TRIBUNNEWS.COM - Muncul petisi mengenai desakan agar Menteri Kesehatan (Menkes), Budi Gunadi Sadikin, diganti.
Usulan ini pertama kali digaungkan Sekretariat Aliansi Ketahanan Kesehatan Bangsa.
Dalam petisi di change.org yang dibuat pada 4 Mei 2025 tersebut sudah ada 5.735 orang yang menandatangani.
Petisi itu menyerukan kepada Presiden RI Prabowo Subianto untuk mengganti Budi Gunadi Sadikin.
Alasannya, selama menjabat sebagai Menkes, Budi dianggap telah mengeluarkan kebijakan dan pernyataan yang tidak berpihak kepada rakyat, tidak berdasar pada data ilmiah, dan mencederai nilai-nilai profesionalisme kesehatan.
Seruan agar Presiden Prabowo mengganti atau me-reshuffle Budi Gunadi Sadikin juga datang dari Ikatan Alumni (ILUNI) Fakultas Kedokteran Universitas Indonesia (FKUI).

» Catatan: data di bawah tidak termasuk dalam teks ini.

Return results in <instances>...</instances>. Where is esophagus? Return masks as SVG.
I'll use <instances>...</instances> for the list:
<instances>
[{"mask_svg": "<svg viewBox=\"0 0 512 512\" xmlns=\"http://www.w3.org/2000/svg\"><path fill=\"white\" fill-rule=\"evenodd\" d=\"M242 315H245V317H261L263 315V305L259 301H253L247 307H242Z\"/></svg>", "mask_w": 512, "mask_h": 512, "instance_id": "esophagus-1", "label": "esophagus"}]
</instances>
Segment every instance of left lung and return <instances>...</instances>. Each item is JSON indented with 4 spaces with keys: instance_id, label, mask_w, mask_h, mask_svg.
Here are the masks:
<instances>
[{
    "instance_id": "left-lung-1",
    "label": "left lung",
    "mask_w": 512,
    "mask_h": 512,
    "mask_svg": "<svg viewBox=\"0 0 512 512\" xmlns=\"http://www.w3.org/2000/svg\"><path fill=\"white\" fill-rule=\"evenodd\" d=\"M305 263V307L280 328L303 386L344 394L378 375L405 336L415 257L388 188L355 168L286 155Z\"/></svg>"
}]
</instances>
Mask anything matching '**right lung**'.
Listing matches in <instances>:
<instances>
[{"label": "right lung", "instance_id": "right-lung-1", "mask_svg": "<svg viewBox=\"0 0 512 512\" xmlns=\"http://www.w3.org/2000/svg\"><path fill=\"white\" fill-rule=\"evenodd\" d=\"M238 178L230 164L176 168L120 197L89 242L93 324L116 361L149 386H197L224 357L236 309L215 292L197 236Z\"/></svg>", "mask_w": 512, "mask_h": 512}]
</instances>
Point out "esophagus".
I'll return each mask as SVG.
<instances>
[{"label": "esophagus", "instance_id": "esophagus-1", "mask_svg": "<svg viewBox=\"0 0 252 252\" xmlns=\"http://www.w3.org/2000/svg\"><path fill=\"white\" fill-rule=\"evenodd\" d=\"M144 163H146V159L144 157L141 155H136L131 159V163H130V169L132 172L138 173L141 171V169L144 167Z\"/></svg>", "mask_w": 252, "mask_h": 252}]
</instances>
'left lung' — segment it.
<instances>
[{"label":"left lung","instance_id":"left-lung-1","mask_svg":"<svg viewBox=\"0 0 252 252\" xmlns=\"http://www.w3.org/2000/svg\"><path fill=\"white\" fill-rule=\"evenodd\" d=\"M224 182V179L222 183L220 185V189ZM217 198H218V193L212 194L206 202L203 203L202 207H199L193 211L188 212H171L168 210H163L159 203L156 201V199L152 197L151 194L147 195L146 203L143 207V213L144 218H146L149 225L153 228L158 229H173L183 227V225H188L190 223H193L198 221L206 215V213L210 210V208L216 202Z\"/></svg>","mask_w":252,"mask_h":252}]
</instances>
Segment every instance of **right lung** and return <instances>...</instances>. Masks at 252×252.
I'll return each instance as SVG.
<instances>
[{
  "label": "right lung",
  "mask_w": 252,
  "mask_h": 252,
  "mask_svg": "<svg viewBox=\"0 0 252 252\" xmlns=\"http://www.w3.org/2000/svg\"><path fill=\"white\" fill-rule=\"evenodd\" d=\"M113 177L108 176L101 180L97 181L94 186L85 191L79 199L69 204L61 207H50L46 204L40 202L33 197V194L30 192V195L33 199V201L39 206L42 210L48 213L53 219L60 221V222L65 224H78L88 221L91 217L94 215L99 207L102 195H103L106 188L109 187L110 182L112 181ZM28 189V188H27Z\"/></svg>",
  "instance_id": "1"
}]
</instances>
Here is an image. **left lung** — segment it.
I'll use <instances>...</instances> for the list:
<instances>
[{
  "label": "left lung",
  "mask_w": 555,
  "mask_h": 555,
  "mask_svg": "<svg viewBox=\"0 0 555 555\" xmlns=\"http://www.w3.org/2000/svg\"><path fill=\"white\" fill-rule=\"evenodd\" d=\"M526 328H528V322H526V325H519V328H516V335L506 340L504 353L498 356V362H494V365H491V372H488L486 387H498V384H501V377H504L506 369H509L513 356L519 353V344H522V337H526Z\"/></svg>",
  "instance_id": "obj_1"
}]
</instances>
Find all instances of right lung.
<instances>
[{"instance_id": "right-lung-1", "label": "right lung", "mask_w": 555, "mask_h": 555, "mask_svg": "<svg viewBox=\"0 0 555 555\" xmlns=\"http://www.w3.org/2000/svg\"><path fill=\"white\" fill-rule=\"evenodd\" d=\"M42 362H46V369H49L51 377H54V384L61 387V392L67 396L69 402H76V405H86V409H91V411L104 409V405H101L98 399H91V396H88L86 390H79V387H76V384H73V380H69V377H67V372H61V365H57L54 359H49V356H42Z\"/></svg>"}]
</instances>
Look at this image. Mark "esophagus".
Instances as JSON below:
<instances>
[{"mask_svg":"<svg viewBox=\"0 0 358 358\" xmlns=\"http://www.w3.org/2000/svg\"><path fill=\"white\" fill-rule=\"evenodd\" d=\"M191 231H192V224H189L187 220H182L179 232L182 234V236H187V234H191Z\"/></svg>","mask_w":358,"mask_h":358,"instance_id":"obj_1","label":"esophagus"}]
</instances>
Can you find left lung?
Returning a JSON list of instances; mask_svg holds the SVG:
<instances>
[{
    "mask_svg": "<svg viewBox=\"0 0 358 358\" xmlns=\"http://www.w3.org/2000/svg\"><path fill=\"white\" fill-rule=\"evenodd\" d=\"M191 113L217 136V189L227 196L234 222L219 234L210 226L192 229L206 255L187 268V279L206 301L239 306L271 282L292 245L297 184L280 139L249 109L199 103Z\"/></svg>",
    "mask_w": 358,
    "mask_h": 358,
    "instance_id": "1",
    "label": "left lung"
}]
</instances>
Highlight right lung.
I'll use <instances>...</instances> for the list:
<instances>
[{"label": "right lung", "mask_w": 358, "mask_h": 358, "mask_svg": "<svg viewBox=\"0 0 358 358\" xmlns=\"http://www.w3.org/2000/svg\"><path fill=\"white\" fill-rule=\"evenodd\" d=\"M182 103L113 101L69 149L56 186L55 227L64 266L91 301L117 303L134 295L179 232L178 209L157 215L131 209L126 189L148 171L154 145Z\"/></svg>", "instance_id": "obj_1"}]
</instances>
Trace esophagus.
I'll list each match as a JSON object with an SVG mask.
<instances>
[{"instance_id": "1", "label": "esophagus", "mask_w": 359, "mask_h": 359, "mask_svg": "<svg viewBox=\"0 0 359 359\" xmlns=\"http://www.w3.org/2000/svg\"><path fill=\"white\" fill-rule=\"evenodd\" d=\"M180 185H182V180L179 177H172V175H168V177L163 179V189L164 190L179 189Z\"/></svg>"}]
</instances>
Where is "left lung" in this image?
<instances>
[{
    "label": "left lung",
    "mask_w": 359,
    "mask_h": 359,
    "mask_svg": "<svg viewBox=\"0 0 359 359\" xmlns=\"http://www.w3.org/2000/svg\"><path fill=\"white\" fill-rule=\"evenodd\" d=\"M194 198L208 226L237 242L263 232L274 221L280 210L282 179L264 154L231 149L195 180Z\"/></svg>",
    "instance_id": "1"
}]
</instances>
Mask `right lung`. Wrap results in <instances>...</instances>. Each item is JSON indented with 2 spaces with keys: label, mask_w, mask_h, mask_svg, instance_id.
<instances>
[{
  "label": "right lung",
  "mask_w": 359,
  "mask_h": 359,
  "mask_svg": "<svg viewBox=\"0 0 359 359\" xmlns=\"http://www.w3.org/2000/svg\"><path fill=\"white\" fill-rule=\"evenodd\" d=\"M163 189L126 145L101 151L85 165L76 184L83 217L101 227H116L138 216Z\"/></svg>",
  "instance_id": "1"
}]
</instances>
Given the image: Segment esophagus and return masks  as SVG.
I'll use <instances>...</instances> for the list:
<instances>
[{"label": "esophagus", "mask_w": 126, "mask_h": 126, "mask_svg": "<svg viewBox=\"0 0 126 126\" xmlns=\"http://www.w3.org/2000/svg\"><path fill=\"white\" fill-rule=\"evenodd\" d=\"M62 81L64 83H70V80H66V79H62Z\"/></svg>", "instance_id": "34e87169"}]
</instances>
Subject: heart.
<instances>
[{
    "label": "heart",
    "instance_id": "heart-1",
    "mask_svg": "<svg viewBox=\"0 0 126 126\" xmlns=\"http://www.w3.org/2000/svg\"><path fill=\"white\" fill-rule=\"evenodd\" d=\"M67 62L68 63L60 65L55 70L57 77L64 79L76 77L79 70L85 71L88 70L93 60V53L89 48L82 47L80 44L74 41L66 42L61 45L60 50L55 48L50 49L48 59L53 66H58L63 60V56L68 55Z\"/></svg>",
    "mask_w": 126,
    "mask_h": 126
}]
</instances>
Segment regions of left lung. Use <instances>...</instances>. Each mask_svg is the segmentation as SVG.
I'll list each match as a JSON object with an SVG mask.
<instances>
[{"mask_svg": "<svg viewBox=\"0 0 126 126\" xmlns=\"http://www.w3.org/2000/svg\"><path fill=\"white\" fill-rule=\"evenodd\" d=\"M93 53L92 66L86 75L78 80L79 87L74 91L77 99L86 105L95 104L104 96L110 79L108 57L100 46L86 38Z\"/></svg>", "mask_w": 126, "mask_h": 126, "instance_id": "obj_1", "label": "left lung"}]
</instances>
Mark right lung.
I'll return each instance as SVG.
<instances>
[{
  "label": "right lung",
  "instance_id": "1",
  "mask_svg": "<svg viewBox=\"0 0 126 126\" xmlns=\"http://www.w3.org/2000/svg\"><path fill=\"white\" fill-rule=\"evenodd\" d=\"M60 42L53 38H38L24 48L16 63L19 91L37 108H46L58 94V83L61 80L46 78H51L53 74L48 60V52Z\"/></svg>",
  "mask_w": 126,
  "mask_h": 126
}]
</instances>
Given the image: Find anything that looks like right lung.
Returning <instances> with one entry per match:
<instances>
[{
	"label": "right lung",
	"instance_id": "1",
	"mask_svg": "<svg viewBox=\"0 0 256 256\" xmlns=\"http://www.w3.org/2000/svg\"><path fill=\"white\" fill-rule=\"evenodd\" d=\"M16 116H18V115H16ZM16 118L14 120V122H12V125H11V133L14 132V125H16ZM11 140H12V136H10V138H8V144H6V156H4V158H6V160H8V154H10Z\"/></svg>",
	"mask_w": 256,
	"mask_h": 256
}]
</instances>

Tak jauh berbeda dari petisi tersebut, Alumni FKUI juga menilai Budi Gunadi yang sudah menjabat Menkes sejak era Presiden ke-7 Republik Indonesia Joko Widodo (Jokowi) itu, sudah kelewatan dalam sejumlah hal yang berkaitan dengan kesehatan.
"Kami menyerukan kepada Presiden Prabowo Subianto untuk mengganti Menteri Kesehatan. Jadi saya (katakan) jelas, karena sudah kelewatan," ujar Ketua Iluni FKUI, Wawan Mulyawan, di Gedung FKUI Salemba, Jakarta, Selasa (20/5/2025), dilansir Kompas.com.
Adapun, sejumlah sikap Budi Gunadi yang dianggap sudah kelewatan berkaitan dengan pendidikan kedokteran dan pelayanan kesehatan.
Bahkan, pihak Kementerian Kesehatan (Kemenkes) di bawah pimpinan Budi juga dinilai tak mendengar masukan dari Iluni FKUI, sebelum pengesahan Undang-Undang Nomor 17 Tahun 2023 tentang Kesehatan.
"Mohon maaf, (Kemenkes) hanya masuk kuping kanan, keluar kuping kiri. Kami bertemu langsung dengan Pak Menkes saat itu, beraudiensi, memaparkan revisi dan kami ajukan," ujar Wawan.
Karena hal tersebut, Iluni FKUI mendukung sikap guru besar FKUI yang sebelumnya telah menyuarakan evaluasi terhadap kebijakan Kemenkes.
Ada sekitar 146 guru besar yang menandatangani pernyataan kekecewaan terhadap kebijakan Budi Gunadi tersebut.
Baca juga: Muncul Petisi Desakan Agar Menkes Budi Gunadi Sadikin Dicopot, Sudah Ditandatangani 5.735 Orang
"Kami yakin bahwa ketika melawan dan memperjuangkan yang benar, seluruhnya pasti akan mendukung, termasuk masyarakat," ujar Wawan.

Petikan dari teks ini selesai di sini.